# Task:
Go through the data below and return each line containing the word "frames".

# Records drawn from a dataset:
--- START ---

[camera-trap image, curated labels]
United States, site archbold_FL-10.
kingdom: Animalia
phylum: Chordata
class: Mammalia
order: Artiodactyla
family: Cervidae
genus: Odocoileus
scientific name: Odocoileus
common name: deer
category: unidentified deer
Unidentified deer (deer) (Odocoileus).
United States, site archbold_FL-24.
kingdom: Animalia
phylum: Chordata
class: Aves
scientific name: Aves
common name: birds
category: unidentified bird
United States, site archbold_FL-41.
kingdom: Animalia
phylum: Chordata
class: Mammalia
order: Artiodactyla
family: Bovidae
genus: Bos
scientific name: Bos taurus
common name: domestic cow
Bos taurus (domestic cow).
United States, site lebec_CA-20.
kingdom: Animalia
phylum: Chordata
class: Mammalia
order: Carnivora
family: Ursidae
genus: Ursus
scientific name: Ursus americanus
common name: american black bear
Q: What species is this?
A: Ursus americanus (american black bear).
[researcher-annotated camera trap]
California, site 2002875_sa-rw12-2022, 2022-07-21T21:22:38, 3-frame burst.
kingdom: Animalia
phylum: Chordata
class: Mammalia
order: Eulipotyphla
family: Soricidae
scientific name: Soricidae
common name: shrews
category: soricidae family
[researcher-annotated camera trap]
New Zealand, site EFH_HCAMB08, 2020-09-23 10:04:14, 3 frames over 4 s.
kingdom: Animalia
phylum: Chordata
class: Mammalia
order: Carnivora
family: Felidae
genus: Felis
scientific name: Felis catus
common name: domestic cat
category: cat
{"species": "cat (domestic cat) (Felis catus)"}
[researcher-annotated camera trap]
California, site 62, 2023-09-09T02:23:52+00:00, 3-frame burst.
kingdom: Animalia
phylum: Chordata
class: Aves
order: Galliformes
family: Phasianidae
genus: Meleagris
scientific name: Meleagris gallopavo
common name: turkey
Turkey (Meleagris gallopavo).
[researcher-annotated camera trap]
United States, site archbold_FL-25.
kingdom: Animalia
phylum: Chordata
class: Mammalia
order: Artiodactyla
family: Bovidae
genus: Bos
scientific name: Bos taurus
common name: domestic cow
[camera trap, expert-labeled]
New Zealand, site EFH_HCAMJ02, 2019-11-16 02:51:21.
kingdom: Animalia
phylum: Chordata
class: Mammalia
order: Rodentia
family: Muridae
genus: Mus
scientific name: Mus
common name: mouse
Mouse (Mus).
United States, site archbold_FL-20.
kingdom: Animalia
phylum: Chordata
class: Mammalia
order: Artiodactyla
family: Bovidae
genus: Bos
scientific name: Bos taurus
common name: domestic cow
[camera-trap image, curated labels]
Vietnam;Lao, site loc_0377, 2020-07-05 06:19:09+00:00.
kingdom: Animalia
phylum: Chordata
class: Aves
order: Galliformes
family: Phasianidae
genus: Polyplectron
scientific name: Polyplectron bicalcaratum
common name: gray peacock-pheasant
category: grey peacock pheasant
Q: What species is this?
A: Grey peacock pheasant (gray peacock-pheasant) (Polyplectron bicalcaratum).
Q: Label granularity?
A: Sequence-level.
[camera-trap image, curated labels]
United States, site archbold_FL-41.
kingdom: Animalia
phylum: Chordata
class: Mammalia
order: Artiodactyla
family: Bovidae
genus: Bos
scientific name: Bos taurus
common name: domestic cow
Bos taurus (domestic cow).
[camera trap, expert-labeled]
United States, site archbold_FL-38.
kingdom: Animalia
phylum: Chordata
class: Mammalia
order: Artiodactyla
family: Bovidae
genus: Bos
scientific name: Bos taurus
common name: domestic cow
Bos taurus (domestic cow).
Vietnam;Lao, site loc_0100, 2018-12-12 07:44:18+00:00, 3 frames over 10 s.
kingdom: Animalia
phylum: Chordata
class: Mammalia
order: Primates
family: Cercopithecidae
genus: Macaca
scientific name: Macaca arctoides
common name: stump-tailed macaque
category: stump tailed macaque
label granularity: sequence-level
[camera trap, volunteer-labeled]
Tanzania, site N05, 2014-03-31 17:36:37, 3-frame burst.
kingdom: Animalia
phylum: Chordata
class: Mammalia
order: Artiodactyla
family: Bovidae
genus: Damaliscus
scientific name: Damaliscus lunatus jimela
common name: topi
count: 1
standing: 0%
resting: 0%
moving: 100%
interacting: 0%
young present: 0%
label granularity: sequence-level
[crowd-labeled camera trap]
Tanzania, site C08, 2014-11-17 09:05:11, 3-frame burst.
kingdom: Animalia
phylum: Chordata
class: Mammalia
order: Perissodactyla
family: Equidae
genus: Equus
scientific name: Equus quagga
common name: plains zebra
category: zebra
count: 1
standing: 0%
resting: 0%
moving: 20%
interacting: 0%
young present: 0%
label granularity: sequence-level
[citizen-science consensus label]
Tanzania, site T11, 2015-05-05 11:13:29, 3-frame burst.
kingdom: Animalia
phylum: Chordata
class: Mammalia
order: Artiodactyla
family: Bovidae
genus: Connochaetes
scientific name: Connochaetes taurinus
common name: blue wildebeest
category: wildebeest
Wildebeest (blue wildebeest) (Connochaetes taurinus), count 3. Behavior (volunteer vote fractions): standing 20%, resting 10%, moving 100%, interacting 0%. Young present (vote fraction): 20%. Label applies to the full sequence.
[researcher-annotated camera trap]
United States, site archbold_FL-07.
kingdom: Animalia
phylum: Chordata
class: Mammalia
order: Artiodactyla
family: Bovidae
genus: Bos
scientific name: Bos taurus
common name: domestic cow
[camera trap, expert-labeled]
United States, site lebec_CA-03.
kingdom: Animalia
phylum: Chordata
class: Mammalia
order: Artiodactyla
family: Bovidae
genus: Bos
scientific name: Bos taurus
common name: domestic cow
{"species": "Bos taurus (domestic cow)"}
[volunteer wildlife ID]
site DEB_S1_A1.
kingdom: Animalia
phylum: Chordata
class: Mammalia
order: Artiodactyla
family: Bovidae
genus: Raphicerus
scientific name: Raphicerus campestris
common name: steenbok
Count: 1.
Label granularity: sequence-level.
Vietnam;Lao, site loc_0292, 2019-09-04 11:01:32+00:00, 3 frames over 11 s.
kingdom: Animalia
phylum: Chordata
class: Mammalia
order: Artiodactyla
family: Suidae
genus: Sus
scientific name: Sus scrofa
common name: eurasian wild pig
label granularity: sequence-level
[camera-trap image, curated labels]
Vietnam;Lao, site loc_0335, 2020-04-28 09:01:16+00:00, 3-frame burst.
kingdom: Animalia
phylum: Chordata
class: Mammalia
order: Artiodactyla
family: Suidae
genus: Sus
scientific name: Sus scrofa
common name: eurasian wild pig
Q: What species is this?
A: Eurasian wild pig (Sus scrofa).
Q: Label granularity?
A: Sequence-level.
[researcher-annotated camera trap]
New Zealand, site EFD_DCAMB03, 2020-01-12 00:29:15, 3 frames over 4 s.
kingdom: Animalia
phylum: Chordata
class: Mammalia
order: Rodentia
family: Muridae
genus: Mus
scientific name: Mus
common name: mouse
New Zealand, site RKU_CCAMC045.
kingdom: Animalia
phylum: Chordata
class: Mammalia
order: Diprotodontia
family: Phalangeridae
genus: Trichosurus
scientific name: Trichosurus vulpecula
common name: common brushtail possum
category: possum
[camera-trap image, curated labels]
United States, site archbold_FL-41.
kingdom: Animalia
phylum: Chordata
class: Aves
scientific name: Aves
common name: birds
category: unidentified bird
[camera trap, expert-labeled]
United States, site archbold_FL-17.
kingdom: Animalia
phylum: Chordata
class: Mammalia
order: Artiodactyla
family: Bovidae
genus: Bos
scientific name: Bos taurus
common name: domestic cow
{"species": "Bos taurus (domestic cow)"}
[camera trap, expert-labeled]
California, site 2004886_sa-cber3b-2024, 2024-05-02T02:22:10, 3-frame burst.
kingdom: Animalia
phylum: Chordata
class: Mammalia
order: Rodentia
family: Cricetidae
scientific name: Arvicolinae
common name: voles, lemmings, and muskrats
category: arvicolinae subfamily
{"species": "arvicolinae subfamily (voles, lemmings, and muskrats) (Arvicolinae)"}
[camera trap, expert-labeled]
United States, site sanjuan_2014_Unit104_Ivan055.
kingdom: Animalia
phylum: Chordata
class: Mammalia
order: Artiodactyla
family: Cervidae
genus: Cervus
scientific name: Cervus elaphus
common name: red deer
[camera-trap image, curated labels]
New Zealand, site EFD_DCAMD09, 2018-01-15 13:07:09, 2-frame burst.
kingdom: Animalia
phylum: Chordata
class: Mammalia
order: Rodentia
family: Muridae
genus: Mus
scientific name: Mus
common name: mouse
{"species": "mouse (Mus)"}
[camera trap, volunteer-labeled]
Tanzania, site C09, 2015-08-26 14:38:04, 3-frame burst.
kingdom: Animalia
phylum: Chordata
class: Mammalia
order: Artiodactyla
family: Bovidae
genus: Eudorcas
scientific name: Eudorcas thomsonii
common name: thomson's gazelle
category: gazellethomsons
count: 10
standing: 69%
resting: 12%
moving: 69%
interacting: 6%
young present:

--- END ---

# Answer to the exercise:
New Zealand, site EFH_HCAMB08, 2020-09-23 10:04:14, 3 frames over 4 s.
Vietnam;Lao, site loc_0100, 2018-12-12 07:44:18+00:00, 3 frames over 10 s.
Vietnam;Lao, site loc_0292, 2019-09-04 11:01:32+00:00, 3 frames over 11 s.
New Zealand, site EFD_DCAMB03, 2020-01-12 00:29:15, 3 frames over 4 s.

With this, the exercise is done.